#### Your instructions
Reproduce the stretch of the Pirates column from "If you want" to "play it back." word for word.

7-18-25 – By Gary Morgan – @garymo2007 on X
There are only so many ways the Pirates can go from here. And bluntly, we’ve talked them to death. We all know the guys they should trade, we all know the guys they could trade and we all know the answers would come a lot easier if we thought for one second they’d spend some money on a big Free Agent investment.
We all know the owner won’t sell, we all know to some degree Ben Cherington is in trouble, we all believe Travis Williams will be overseeing the destruction of regional treasures elsewhere soon too.
The Bottom line is this, is this team going to do the tear down and sell off rebuild with prospects thing again, or are they going to try to just pull over at the service station, fix what’s wrong and get the damn thing back on the road?
I think they have to pick one of these two, because frankly, the third choice is to just come back next year with a nearly identical, but year older version of your roster and put every potential improvement at the feet of your players getting better, or maturing, or whatever.
I mean, you can take either of those two distinct forks out farther if you like and defend the ultimate future you’re convinced will come from each decision, but for this piece, I’m leaving it at the fork.
And you know what I mean by that. Sure, it’s not Pham and Frazier again, but it’ll be say Dejong and someone else they lure away from the Social Security office and cross their fingers with internal options for just about everything good.
If you want the truth, and if there weren’t public pressure, I bet this 3rd option, the put the pot on the back burner and let it simmer method, is exactly what Cherington would prefer. At the end of the day, I simply don’t believe he thinks things have necessarily gone all that far off course. A few trains are a bit off schedule is all.
One thing this year brought I think is an overwhelming sense that something has to change, whether that be the right things to change or not. The owner is frustrated, the fans are frustrated, the players are frustrated. Nothing about that spells play it back.
So let’s cover the two other ways they could go.
Full Rebuild
Now, when you talk about wanting this team to trade Reynolds, Hayes, Keller, Cruz, or even Skenes, I’m not sure you truly realize what you’re asking for, but you should be. You’re asking for a full blown rebuild.
Now, that’s not to say all of these guys are untouchable, but keeping any of them starts to look real stupid if you move too many of them.
In a full rebuild, Nobody would be safe. In fact, you didn’t even see a 100% full rebuild when Ben Cherington got here. You still have Reynolds, and Keller. A full rebuild would likely have found a new home for them as well. Especially Reynolds, he had already proven enough value to move by then and was a young commodity with a ton of control.
A full rebuild would move all those assets. Might even include Nick Gonzales and Henry Davis in that mix. Anything and everything not nailed down.

#### Material shown
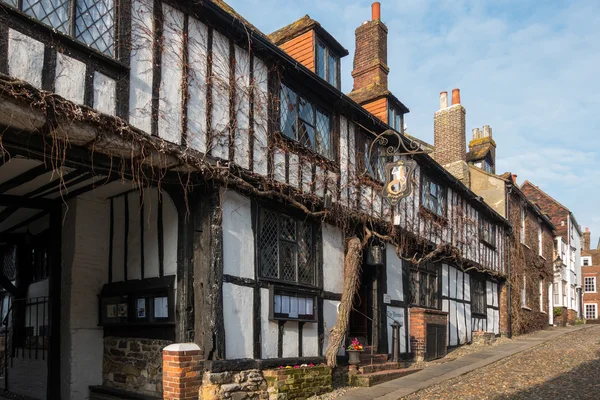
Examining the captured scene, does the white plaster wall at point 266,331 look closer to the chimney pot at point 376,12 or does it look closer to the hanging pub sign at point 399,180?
the hanging pub sign at point 399,180

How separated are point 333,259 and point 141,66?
16.8ft

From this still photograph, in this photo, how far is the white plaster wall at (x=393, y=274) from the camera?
489 inches

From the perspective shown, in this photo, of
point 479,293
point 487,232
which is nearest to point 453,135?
point 487,232

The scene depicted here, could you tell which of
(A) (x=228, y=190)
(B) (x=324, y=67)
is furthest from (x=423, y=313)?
(A) (x=228, y=190)

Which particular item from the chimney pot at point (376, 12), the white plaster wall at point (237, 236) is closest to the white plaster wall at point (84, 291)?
the white plaster wall at point (237, 236)

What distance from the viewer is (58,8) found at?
5871mm

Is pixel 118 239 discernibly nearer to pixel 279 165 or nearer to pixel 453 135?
pixel 279 165

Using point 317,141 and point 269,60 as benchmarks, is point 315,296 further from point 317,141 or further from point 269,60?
point 269,60

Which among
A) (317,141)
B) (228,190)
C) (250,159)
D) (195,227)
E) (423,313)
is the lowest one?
(423,313)

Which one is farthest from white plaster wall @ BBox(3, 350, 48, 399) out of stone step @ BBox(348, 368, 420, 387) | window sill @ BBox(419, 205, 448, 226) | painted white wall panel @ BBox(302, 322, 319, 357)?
window sill @ BBox(419, 205, 448, 226)

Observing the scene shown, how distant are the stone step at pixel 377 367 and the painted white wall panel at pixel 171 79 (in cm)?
542

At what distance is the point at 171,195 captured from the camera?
766 cm

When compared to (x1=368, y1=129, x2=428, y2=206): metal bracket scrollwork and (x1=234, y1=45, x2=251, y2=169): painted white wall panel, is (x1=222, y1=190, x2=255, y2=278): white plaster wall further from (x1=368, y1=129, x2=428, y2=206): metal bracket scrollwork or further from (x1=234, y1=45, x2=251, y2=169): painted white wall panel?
(x1=368, y1=129, x2=428, y2=206): metal bracket scrollwork

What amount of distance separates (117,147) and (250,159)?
245cm
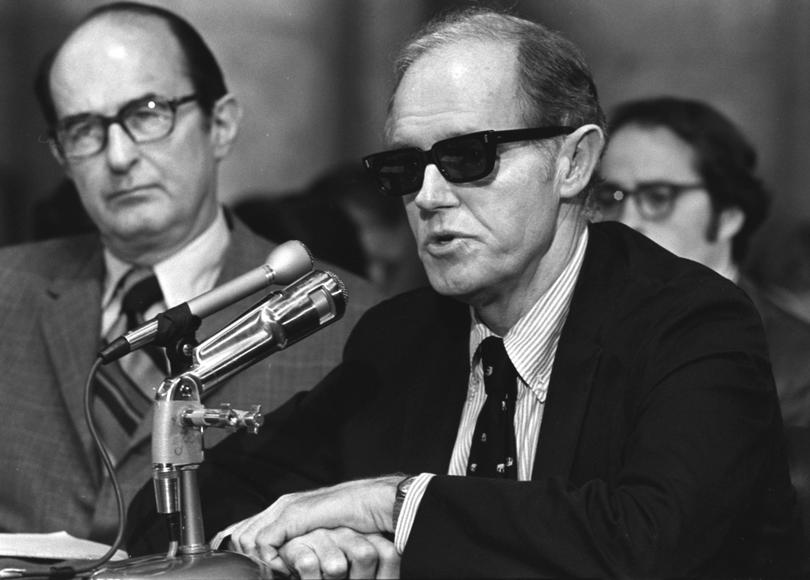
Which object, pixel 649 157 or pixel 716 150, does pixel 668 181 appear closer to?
pixel 649 157

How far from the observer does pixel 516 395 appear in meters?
2.44

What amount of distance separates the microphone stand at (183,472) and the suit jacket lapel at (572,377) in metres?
0.56

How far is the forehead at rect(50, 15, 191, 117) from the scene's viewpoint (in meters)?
3.24

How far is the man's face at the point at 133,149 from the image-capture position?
3242 mm

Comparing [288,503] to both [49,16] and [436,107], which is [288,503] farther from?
[49,16]

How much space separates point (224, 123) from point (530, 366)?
1.43 meters

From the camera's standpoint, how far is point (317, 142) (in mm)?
4969

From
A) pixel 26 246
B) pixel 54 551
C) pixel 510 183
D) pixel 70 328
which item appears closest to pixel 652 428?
pixel 510 183

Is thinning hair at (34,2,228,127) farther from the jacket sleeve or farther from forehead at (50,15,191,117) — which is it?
the jacket sleeve

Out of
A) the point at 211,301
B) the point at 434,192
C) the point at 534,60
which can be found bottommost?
the point at 211,301

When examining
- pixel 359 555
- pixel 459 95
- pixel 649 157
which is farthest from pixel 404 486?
pixel 649 157

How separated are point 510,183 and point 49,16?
2.79 m

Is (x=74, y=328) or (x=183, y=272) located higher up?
(x=183, y=272)

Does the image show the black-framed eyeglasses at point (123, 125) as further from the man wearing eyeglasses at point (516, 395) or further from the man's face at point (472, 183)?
the man's face at point (472, 183)
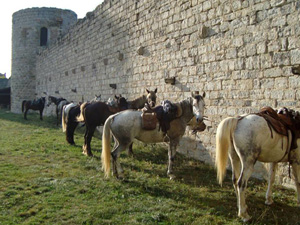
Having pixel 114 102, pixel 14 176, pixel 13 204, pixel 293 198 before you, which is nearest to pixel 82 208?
pixel 13 204

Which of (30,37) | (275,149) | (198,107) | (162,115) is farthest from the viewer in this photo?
(30,37)

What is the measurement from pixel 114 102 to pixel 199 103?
3191 millimetres

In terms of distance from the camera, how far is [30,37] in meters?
24.4

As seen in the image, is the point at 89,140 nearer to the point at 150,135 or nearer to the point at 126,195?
the point at 150,135

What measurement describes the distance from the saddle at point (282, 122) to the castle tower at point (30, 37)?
22711 millimetres

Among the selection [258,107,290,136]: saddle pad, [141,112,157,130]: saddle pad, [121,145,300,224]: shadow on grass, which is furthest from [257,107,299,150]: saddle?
[141,112,157,130]: saddle pad

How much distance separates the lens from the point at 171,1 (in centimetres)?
798

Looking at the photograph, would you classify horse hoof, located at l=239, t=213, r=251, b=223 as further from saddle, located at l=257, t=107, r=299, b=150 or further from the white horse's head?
the white horse's head

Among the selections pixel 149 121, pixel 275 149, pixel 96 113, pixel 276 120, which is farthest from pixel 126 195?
pixel 96 113

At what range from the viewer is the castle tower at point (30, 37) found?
79.8ft

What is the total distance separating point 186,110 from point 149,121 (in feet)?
2.79

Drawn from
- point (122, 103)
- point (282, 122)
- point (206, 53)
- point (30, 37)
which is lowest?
point (282, 122)

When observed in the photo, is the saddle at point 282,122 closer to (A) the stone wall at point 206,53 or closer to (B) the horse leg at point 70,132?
(A) the stone wall at point 206,53

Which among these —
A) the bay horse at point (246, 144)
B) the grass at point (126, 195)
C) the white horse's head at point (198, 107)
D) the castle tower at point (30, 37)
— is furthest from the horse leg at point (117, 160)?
the castle tower at point (30, 37)
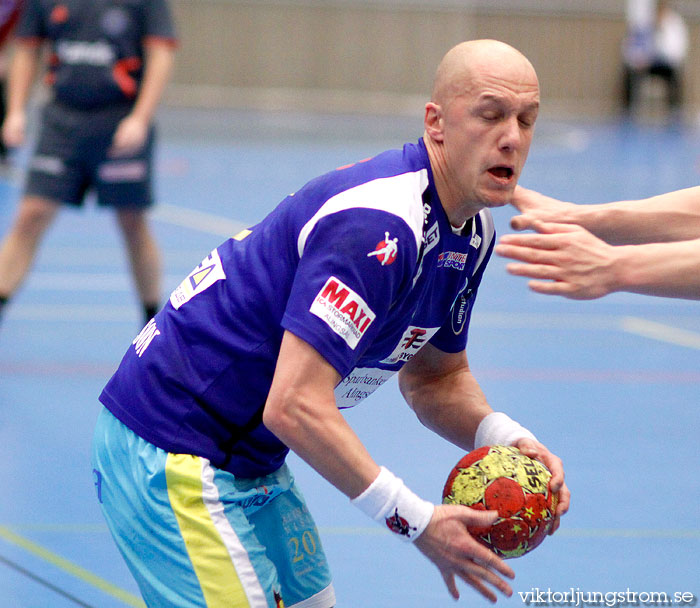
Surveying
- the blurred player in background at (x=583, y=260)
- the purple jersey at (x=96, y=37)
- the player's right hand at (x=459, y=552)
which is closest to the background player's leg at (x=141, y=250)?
the purple jersey at (x=96, y=37)

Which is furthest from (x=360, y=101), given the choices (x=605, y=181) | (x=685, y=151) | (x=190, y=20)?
(x=605, y=181)

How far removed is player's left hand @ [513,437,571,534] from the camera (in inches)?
116

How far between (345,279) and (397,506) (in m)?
0.54

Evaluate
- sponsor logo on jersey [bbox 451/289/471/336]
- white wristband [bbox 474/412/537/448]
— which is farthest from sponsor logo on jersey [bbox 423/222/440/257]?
white wristband [bbox 474/412/537/448]

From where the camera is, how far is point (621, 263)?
2734mm

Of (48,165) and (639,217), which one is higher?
(639,217)

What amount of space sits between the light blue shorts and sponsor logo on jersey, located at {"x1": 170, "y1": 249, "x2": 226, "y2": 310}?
367 mm

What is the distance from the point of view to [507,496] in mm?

#### Solution to this exercise
If you want the truth, and if there weren’t public pressure, I bet this 3rd option, the put the pot on the back burner and let it simmer method, is exactly what Cherington would prefer. At the end of the day, I simply don’t believe he thinks things have necessarily gone all that far off course. A few trains are a bit off schedule is all.
One thing this year brought I think is an overwhelming sense that something has to change, whether that be the right things to change or not. The owner is frustrated, the fans are frustrated, the players are frustrated. Nothing about that spells play it back.